## WORK TO DO
- A) Answer these questions about the MATLAB forum post, one per line, marked the same way:
(i) What value is assigned to `sampling`?
(ii) By what factor is `randn(size(y))` multiplied to make the noise?
(iii) Which two fractions of `sampling` mark the start and end of the second gap?
- B) According to the MATLAB forum post, why does the poster ask where the problem is? Answer in one to three sentences.
- C) Continue the MATLAB forum post about reconstructing a gapped signal from its Lomb-Scargle spectrum, starting after its final line.
--- START EXTRACT ---
After that, if you do an ift, the position of the gap and the position of the peak must match, but as shown in the last picture, the position is misaligned.
Where is the problem?
clc;
clear;
close all;
sampling = 1000;
t = linspace(0, 50, sampling);
a = [8, 10, 7, 6, 11];
b = [1, 2, 3, 4, 5];
omega = 2 * pi * [0.2, 0.4, 0.6, 0.8, 1.0];
Theta = [pi/6, pi/4, pi/3, pi/2, pi/8];
y = zeros(size(t));
for k = 1:5
A_k = sqrt(a(k)^2 + b(k)^2);
phi_k = atan(b(k) / a(k));
y = y + A_k * cos(omega(k) * t - Theta(k) - phi_k);
end
noise = 10 * randn(size(y));
y_noisy = y + noise;
y_gap = y_noisy;
start_idx_1 = round(0.1 * sampling);
end_idx_1 = round(0.2 * sampling);
start_idx_2 = round(0.4 * sampling);
end_idx_2 = round(0.55 * sampling);
y_gap(start_idx_1:end_idx_1) = NaN;
y_gap(start_idx_2:end_idx_2) = NaN;
y_zero_filled = y_gap;
y_zero_filled(isnan(y_zero_filled)) = 0;
t_valid = t(~isnan(y_gap));
y_valid = y_gap(~isnan(y_gap));
y_interpolated = interp1(t_valid, y_valid, t, 'linear');
% 원래 신호 플롯
figure(1);
plot(t, y_interpolated, 'k');
title('a) Artificial series of 5 superposed sine waves');
xlabel('t [day]');
ylabel('y');
grid on;
%% Lomb-Scargle 분석을 위한 변수 준비
N = length(y_interpolated);
tave = (t(1) + t(end)) / 2;
sigma = var(y_interpolated, 1);
f_s = 1 / (t(2) - t(1));
f = (0:N-1) * (f_s / N);
omega = 2 * pi * f;
theta = 0.5 * atan(sum(sin(2 * omega .* t)) / sum(cos(2 * omega .* t)));
R = sum(y_interpolated .* cos(omega.' * t - theta), 2).';
I = sum(y_interpolated .* sin(omega.' * t - theta), 2).';
C = sum(cos(omega.' * t - theta).^2, 2).';
S = sum(sin(omega.' * t - theta).^2, 2).';
P = 1 / (2 * sigma) * (R.^2 ./ C + I.^2 ./ S);
figure(2);
plot(f, P);
threshold = mean(P)*20;
P_modu = P;
% P_modu(P_modu<threshold) = 0;
figure(3)
plot(f,P_modu)
A_FT = sqrt(N / 2 * sigma * P_modu);
phase = atan2(I, R) + omega * tave + theta;
R_FT = A_FT .* cos(phase);
I_FT = A_FT .* sin(phase);
F_positive = R_FT + 1i * I_FT;
F_negative = flip(conj(F_positive));
F = [complex(0, 0), F_positive F_negative];
% F = F(1:length(F)/2);
F_if = ifft(F, 'symmetric');
t_reconstructed = linspace(0, 50, length(F_if));
figure;
plot(t, y_interpolated, 'k', 'DisplayName', 'Interpolated Signal');
hold on;
plot(t_reconstructed, real(F_if), 'r--', 'DisplayName', 'Reconstructed Signal');
title('Original and Reconstructed Signals');
xlabel('Time (day)');
ylabel('Amplitude');
legend;
grid on;

Answers (2)
--- END EXTRACT ---
--- START DATASET ENTRIES ---
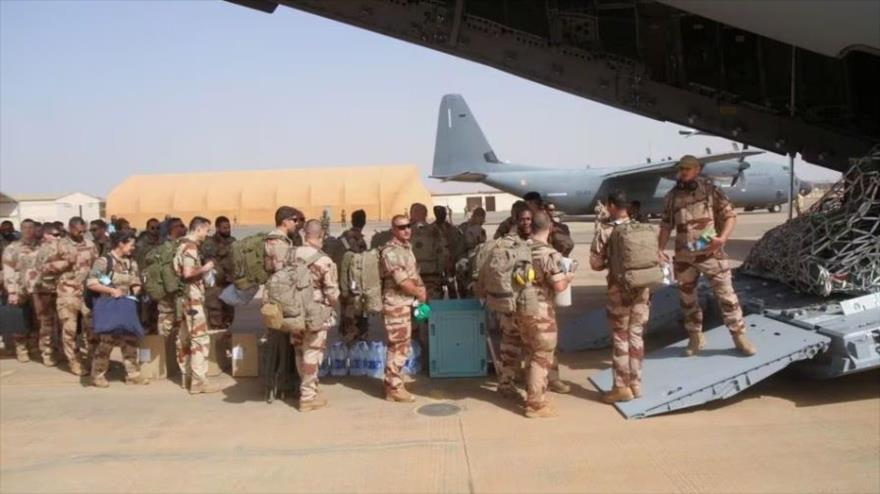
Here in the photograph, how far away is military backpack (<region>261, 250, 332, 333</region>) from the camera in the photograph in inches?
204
--- END DATASET ENTRIES ---
--- START DATASET ENTRIES ---
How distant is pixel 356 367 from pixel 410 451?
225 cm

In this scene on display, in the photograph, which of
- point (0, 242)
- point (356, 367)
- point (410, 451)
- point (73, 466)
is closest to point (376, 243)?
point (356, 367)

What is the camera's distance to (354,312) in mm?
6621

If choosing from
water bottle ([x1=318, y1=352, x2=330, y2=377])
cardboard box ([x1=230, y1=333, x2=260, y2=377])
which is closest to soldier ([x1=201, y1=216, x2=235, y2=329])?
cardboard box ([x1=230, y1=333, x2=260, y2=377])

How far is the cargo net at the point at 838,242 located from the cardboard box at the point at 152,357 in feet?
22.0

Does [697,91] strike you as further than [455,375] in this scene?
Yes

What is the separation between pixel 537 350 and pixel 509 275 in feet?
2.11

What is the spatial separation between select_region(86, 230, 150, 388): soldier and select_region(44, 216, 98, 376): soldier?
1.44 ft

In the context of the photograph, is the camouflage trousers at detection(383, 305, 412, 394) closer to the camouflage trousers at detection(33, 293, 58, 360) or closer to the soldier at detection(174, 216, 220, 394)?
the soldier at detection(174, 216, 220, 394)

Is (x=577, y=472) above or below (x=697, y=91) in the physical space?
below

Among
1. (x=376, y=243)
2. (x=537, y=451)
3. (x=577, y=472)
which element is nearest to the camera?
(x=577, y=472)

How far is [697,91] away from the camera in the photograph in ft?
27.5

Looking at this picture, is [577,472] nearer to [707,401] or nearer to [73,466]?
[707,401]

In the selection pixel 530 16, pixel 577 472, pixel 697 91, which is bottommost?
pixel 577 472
--- END DATASET ENTRIES ---
## ANSWERS TO THE TASKS
- A)
(i) 1000
(ii) 10
(iii) 0.4 and 0.55

- B) After an inverse transform, the positions of the gaps and the peaks should match. The last picture shows them misaligned.

- C)
Star Strider
Star Strider on 28 Oct 2024 at 11:18
The plomb function returns the power spectral density of the input time-domaiin signal. In order to do in inversee Fourier transform, you need to have the phase, and the PSD proceess destroys that information. To the best of my knowledge, it is not possible to reconstruct the phase information with any accuracy. Calculating the inverse Fourier transform of the PSD will not reconstruct the orignal signal.
I am not certain what you want to do, however consider using the nufft function (introduced in R2020a) instead.

Vilnis Liepins
Vilnis Liepins on 28 Oct 2024 at 14:15
I suggest to try Extended DFT available on fileexchange https://www.mathworks.com/matlabcentral/fileexchange/11020-extended-dft
Added a few lines to your code:
clc;
clear;
close all;
rng(1,"twister"); % to generate the same random sequence
sampling = 1000;
t = linspace(0, 50, sampling);
a = [8, 10, 7, 6, 11];
b = [1, 2, 3, 4, 5];
omega = 2 * pi * [0.2, 0.4, 0.6, 0.8, 1.0];
Theta = [pi/6, pi/4, pi/3, pi/2, pi/8];
y = zeros(size(t));
for k = 1:5
A_k = sqrt(a(k)^2 + b(k)^2);
phi_k = atan(b(k) / a(k));
y = y + A_k * cos(omega(k) * t - Theta(k) - phi_k);
end
noise = 10 * randn(size(y));
y_noisy = y + noise;
y_gap = y_noisy;
start_idx_1 = round(0.1 * sampling);
end_idx_1 = round(0.2 * sampling);
start_idx_2 = round(0.4 * sampling);
end_idx_2 = round(0.55 * sampling);
y_gap(start_idx_1:end_idx_1) = NaN;
y_gap(start_idx_2:end_idx_2) = NaN;
y_zero_filled = y_gap;
y_zero_filled(isnan(y_zero_filled)) = 0;
t_valid = t(~isnan(y_gap));
y_valid = y_gap(~isnan(y_gap));
y_interpolated = interp1(t_valid, y_valid, t, 'linear');
% 원래 신호 플롯
figure(1);
plot(t, y_interpolated, 'k');
title('a) Artificial series of 5 superposed sine waves');
xlabel('t [day]');
ylabel('y');
grid on;
N = length(y_interpolated);
f_s = 1 / (t(2) - t(1));
% my code:
F=edft(y_gap); % Function edft.m is available on fileexchange.
Unrecognized function or variable 'edft'.
Y=real(ifft(F));
hold on
plot(t,Y,'b');
hold off
As you can be seen in the figure, the IFFT applied to Extended DFT output returns Y where gaps (NaNs) in y_gap are filled with interpolated values while available samples are not changed.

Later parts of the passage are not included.